Listening on a port, and converts each line of text for an event

Syslog

Read from the log line, and converts it into an event

Thrift

Listen for the event Thrift sink or Flume SDK sent by the arrival of Thrift RPC window

Squence genetartor

Generates an event based on incremental counter is mainly used to test

kafka

Listening kafka's Topic, as events

4、interceptor

 

 

 

Interceptor

veto-on begging

 

Timestamp

Events are passed over to a specific source plus a timestamp header. Which contains the proxy processing time of the event, in ms. Specific reference blog Flume interceptor essay

   agent1.sources.souce1.interceptors = interceptor1

   agent1.sources.source1.interceptors.interceptor1.type = timestamp。

UUID

Settings on all of an event ID header, which is a globally unique identifier, delete duplicate data useful for the future.

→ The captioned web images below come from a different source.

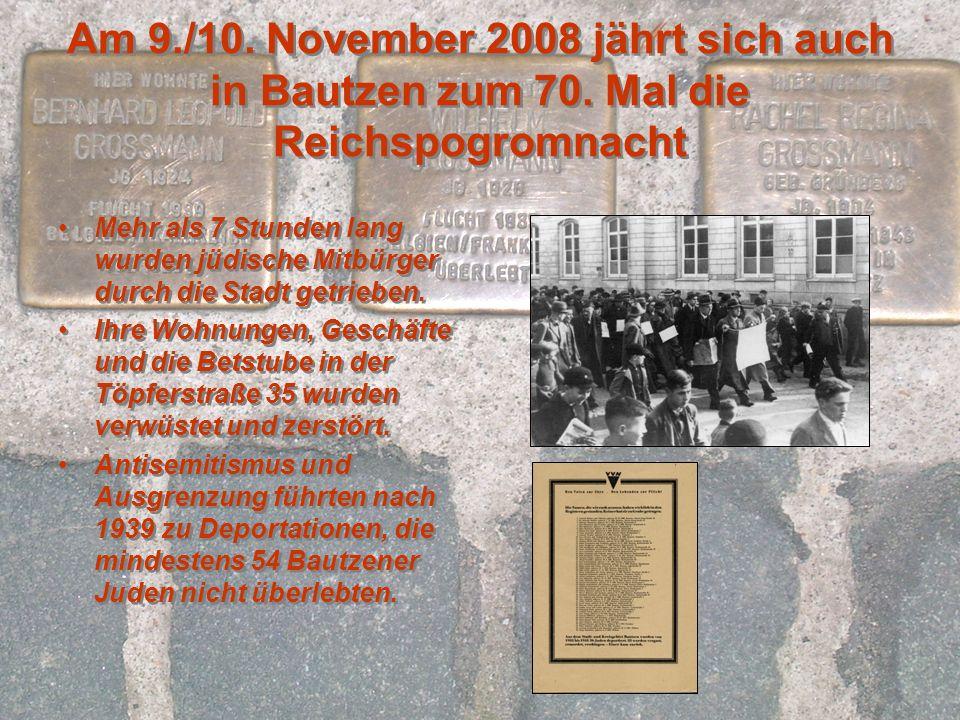 Schiller-Gymnasium & Stadtmuseum Bautzen erforschen gemeinsam: Spuren jüdischen Lebens in Bautzen, um es zu dokumentieren und sichtbar zu machen, an der Erweiterung der Erinnerungskultur der Bautzener Bürger zu diesem wichtigen Aspekt der Stadtgeschichte.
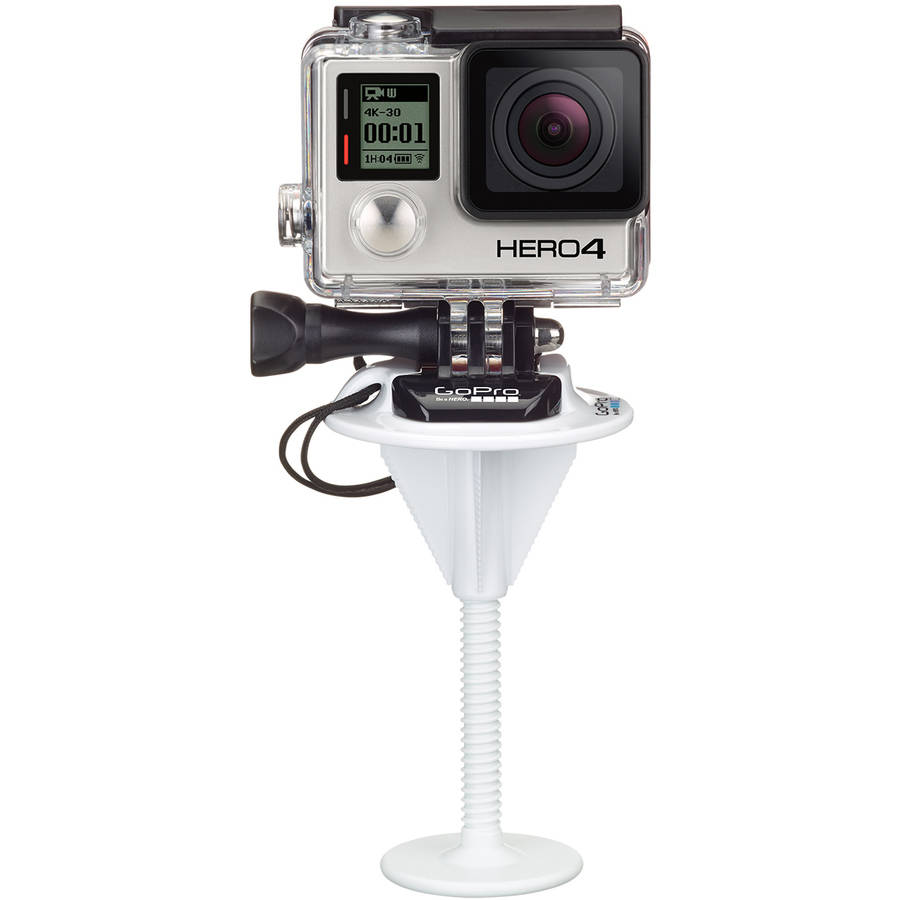 GoPro Body Board Mount
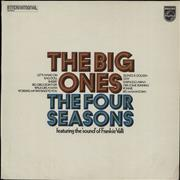 Click here for more info about 'The Four Seasons - The Big Ones'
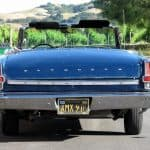 1966 Valiant Convertible For Sale Back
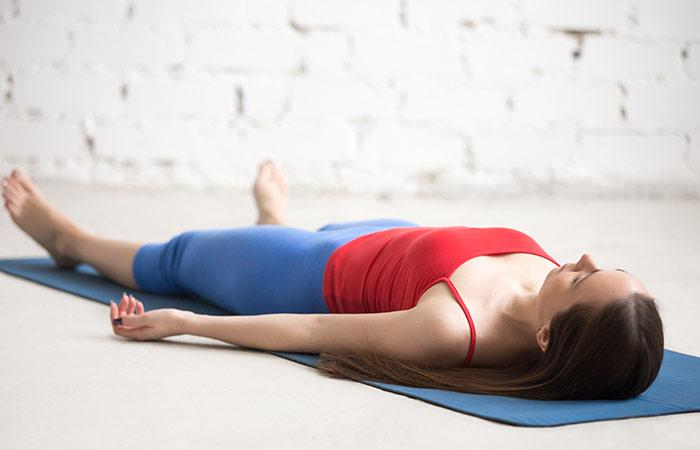 Shavasana To Cure Neck Pain - Yoga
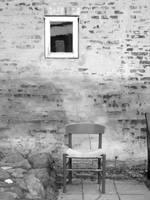 Copenhagen Chair by Jonthearchitect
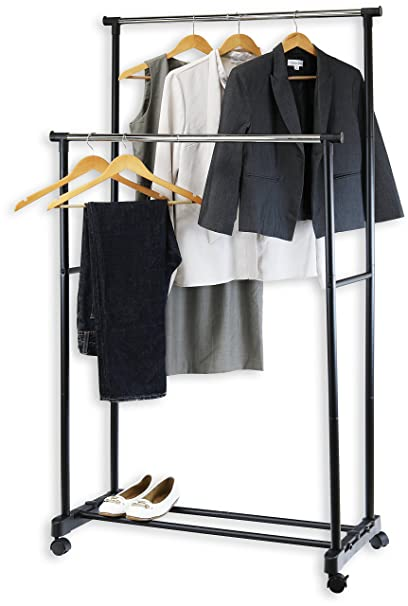 Amazon Com Simple Houseware Double Rod Portable Clothing Hanging Garment Rack Home Kitchen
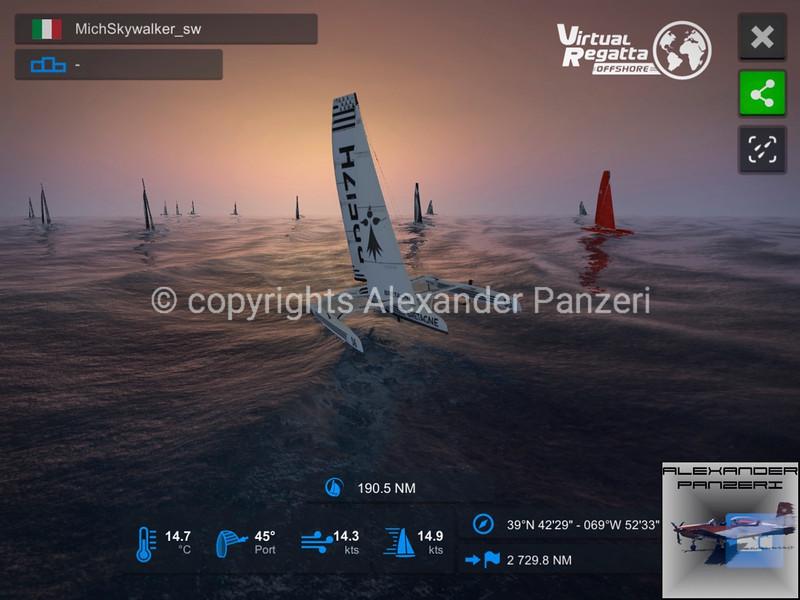 2020Jun17_VRo_Ulti-Atlantic_G_003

agent1.sources.source1.interceptors.interceptor1.type

=

org.apache.flume.sink.solr.morphline.UUIDInterceptor$Builder

 static

We will set a fixed header and their values ​​on all events. With specific reference to the official website

 Host

Host header will be set on all events include a proxy host name or IP address

Second, transaction and reliability

flume has two separate transactions: from source to channel, channel to sink

spooling directory source为文件的每一行创建一个事件、,一旦事务中所有事件提交到channel,那么source就把这个文件标记为完成。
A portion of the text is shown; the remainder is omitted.